----- Page text -----

September 22, 2007

Why our cells regenerate the hard way

We lose billions of cells from our body everyday. It's natural to lose them, and luckily, we can naturally replace them. But when our cells regenerate, but they don't do it the easy way. The easy way would be for similar cells in the location to divide and replicate themselves to fill in for their lost neighbors. That would be a very fast and energy-efficient way of regenerating. But that's not the way it works, as summarized in a new report in Nature.

When dead cells are replaced, they are replaced from scratch. Each kind of cell in the body has its own dedicatied set of stem cells. To keep up with the need for replacement cells, stem cells act as the seeds from which new cells for that part of the body are sprung. By dividing, the stem cells initiate a series of cell generations, each new generation more speciallized than the one before it, until the just the right replacement cell is produced. This process takes a lot more energy and time than a single cell division.

----- Supplied data -----

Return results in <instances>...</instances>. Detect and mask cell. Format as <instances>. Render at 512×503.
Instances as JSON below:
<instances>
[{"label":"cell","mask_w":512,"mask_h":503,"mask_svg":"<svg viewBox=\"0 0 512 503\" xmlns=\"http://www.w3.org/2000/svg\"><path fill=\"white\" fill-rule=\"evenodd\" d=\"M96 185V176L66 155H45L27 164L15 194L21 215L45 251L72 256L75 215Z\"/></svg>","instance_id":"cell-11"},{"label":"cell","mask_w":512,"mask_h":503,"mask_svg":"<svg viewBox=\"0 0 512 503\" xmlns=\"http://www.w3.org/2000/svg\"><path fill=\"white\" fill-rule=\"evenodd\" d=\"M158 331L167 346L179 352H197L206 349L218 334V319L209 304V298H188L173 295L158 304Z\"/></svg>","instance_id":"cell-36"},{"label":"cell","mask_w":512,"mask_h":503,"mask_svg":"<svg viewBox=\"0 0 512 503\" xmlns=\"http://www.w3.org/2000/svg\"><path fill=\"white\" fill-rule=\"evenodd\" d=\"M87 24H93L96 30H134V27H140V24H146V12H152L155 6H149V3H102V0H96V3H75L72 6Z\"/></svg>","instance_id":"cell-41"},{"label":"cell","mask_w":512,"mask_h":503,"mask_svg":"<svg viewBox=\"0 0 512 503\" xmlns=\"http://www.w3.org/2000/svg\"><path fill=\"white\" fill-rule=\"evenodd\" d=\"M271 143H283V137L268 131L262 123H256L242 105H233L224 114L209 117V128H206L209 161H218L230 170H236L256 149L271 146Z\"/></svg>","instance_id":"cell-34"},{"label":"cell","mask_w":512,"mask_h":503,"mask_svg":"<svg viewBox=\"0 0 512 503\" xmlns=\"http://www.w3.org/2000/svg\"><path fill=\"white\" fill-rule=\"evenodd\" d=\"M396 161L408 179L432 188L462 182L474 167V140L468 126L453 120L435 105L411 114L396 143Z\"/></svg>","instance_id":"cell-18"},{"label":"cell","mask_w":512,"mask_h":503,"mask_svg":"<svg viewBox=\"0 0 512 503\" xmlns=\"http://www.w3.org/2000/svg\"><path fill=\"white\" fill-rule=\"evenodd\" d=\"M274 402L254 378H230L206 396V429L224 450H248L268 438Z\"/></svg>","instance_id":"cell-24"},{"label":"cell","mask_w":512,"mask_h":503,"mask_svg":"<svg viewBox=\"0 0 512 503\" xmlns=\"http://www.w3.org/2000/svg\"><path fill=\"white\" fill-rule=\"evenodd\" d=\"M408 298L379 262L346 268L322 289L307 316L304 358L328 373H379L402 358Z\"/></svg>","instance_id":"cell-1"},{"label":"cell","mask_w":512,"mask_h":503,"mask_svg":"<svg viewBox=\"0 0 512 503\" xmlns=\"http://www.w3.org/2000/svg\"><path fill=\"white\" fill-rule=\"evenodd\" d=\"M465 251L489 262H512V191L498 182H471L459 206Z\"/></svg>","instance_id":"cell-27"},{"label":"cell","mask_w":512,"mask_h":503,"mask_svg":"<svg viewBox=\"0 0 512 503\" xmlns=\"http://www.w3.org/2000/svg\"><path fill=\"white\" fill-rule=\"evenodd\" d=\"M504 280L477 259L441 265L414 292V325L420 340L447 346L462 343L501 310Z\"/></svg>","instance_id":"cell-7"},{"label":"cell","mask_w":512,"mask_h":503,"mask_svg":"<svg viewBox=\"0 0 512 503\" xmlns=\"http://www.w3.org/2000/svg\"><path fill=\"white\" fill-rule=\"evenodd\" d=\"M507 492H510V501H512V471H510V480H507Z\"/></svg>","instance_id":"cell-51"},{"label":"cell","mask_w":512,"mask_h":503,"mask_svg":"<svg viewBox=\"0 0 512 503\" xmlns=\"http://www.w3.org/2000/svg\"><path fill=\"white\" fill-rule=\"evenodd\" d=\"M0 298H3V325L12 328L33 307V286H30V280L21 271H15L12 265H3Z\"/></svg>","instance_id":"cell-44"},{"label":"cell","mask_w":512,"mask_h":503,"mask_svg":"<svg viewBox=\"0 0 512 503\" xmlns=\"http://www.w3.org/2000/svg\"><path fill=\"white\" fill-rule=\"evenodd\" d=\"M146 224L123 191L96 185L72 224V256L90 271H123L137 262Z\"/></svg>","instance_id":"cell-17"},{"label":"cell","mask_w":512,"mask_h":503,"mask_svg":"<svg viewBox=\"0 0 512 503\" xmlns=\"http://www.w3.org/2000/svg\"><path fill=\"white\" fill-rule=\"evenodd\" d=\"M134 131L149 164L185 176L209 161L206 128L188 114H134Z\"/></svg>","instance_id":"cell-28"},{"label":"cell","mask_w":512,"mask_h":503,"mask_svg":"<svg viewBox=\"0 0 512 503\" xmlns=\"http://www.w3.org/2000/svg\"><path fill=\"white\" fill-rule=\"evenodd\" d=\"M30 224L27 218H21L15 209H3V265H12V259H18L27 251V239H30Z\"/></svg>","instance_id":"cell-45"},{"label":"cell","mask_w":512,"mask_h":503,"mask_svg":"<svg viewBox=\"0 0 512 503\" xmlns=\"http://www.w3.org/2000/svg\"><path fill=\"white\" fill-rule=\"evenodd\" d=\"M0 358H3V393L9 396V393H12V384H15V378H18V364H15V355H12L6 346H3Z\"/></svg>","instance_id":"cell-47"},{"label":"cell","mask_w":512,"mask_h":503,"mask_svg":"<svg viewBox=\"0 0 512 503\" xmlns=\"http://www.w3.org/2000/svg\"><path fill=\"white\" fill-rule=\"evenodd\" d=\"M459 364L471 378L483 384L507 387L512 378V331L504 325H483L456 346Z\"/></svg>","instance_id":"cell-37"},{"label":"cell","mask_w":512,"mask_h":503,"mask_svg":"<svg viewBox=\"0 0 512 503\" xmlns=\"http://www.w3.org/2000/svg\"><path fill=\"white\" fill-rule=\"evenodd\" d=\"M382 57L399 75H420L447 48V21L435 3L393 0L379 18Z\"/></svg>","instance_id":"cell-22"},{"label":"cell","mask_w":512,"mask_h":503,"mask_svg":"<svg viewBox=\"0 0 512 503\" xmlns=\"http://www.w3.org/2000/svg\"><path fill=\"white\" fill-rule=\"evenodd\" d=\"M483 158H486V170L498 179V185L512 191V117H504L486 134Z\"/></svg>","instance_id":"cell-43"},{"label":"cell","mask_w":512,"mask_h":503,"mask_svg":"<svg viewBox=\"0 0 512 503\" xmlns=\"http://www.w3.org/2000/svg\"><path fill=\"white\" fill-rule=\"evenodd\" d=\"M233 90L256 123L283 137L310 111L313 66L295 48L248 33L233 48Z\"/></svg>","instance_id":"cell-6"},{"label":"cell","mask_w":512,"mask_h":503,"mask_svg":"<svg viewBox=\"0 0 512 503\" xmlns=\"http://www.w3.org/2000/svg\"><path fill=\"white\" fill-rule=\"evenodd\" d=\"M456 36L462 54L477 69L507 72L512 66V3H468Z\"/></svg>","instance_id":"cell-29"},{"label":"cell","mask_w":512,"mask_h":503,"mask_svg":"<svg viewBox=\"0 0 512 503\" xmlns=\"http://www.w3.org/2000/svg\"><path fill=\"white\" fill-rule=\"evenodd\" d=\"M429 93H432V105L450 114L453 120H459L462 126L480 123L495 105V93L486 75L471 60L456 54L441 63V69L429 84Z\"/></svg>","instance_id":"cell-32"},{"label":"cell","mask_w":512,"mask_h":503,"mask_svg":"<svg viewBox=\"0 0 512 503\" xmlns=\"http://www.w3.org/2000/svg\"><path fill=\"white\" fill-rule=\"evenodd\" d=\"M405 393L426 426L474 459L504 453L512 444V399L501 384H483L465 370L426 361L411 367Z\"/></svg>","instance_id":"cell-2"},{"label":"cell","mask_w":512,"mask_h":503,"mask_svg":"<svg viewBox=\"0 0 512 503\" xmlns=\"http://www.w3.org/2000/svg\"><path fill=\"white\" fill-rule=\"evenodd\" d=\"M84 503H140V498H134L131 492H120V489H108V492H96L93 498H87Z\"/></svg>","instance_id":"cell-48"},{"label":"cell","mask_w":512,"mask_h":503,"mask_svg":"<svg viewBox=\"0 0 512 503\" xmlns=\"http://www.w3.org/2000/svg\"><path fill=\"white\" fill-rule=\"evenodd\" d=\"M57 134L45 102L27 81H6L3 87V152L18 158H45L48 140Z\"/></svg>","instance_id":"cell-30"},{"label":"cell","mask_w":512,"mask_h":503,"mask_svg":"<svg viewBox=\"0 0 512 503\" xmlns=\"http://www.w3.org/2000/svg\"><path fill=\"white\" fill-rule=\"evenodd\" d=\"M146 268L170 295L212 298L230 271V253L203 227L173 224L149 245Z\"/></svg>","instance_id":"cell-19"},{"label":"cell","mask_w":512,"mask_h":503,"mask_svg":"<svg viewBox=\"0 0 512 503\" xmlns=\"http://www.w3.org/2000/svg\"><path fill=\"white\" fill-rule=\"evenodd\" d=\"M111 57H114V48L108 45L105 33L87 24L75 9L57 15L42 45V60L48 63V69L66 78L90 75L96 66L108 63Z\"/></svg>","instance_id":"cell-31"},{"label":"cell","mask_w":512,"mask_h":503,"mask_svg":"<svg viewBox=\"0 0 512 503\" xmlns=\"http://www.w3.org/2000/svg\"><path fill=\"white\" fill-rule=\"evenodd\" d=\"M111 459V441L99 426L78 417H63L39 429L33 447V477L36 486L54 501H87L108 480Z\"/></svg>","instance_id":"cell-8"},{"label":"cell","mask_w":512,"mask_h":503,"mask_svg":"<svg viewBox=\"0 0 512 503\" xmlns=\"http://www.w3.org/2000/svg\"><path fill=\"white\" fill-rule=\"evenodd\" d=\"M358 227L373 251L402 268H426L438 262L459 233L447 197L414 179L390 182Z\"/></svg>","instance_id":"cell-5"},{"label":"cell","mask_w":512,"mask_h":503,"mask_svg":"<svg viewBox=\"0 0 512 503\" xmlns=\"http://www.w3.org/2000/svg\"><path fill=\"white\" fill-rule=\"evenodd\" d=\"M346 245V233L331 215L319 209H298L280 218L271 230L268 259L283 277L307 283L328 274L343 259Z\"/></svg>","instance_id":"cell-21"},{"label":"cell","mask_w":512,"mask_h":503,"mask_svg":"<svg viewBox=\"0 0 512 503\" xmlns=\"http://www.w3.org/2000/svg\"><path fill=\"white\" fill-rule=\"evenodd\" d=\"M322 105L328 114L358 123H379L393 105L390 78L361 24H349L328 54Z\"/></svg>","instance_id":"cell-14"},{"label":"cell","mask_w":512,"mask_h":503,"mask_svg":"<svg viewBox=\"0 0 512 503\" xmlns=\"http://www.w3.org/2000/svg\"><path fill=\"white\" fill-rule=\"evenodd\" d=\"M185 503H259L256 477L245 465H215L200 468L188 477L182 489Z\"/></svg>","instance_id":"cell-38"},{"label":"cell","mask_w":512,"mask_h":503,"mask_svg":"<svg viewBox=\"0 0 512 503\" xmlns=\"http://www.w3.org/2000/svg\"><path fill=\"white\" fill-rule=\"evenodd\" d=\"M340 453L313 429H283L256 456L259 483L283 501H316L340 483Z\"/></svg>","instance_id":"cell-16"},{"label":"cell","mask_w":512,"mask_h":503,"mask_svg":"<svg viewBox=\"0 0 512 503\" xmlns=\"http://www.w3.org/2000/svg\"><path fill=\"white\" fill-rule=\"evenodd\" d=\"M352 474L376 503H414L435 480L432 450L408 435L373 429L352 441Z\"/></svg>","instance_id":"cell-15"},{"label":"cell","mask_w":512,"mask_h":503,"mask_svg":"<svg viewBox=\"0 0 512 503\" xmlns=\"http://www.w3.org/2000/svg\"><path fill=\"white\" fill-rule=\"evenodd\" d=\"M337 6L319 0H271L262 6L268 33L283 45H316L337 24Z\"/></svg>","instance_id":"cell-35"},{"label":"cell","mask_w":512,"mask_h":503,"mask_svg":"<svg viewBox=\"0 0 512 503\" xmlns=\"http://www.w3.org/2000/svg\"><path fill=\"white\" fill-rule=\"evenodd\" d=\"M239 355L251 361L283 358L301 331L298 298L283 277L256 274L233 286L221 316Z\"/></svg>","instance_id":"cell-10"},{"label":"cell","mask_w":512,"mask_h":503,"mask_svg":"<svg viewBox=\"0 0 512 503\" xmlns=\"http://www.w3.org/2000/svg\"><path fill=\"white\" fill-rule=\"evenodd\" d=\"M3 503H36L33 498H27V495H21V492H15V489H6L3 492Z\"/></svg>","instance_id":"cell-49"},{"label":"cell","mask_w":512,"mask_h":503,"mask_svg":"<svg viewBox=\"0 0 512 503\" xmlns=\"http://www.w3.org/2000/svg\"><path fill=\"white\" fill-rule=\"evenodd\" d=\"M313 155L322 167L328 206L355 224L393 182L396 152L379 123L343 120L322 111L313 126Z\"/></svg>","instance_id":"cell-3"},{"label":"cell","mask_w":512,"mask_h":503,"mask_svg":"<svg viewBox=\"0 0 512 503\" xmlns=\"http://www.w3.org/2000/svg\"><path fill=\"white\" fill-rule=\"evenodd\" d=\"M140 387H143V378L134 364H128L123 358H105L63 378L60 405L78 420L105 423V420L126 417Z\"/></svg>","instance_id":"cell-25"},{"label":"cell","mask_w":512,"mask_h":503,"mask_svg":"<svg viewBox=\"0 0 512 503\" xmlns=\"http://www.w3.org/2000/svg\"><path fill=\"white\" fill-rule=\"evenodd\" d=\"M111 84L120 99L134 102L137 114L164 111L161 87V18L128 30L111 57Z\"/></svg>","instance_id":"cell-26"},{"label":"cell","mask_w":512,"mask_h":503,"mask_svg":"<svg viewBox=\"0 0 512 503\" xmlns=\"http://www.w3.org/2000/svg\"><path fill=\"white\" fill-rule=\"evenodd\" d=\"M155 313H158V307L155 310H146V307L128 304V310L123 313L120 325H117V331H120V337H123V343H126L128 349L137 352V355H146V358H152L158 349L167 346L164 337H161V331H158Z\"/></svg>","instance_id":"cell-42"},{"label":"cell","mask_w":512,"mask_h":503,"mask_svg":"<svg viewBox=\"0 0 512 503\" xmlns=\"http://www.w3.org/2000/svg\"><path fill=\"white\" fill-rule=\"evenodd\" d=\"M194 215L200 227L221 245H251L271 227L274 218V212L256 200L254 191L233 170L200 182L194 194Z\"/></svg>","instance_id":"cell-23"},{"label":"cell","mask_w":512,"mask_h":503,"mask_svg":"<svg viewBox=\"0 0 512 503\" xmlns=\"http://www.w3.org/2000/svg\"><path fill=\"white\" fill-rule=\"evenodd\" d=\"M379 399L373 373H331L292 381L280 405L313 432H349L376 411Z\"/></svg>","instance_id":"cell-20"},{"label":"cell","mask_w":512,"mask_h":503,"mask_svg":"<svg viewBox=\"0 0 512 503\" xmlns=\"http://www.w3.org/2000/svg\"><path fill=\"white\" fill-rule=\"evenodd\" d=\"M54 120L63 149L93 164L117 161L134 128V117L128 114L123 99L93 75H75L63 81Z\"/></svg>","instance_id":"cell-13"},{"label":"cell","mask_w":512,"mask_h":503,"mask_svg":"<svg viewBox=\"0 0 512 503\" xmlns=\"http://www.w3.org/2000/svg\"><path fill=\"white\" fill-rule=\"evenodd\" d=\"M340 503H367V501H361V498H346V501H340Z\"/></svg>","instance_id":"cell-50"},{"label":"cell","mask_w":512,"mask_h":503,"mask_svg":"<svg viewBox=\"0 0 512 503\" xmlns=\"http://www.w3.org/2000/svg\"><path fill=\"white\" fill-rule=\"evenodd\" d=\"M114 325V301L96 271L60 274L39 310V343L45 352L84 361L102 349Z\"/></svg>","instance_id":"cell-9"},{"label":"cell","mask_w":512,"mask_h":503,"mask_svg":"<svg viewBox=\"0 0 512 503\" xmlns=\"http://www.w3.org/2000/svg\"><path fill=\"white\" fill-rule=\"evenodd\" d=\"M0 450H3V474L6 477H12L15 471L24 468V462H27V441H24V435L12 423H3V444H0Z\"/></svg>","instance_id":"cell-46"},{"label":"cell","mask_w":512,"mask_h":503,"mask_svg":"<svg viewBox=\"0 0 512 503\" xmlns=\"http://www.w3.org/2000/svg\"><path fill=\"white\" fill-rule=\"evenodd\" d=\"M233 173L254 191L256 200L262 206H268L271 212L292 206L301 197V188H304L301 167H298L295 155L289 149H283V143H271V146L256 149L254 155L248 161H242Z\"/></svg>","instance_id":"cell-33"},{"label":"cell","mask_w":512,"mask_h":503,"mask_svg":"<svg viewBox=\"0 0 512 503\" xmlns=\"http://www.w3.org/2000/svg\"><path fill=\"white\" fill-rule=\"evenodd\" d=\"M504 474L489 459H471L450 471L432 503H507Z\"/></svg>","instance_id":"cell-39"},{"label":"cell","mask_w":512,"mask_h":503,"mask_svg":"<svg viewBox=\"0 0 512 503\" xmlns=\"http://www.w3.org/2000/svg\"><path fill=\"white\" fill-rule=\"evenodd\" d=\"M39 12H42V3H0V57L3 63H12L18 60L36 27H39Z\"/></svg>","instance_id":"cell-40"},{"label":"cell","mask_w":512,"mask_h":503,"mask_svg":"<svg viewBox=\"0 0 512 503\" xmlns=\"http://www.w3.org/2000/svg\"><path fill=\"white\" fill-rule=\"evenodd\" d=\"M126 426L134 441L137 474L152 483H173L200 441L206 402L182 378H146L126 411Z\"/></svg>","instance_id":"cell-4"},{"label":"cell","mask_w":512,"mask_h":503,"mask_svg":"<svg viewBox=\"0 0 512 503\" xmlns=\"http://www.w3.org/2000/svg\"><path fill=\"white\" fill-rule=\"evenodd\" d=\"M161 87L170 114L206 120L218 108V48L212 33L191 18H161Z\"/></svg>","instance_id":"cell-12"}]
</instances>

-----

_Your objective_. Please write out everything in the cell regeneration text from "Why our cells" down to "report in Nature.".

_Solution for this exercise_.
Why our cells regenerate the hard way

We lose billions of cells from our body everyday. It's natural to lose them, and luckily, we can naturally replace them. But when our cells regenerate, but they don't do it the easy way. The easy way would be for similar cells in the location to divide and replicate themselves to fill in for their lost neighbors. That would be a very fast and energy-efficient way of regenerating. But that's not the way it works, as summarized in a new report in Nature.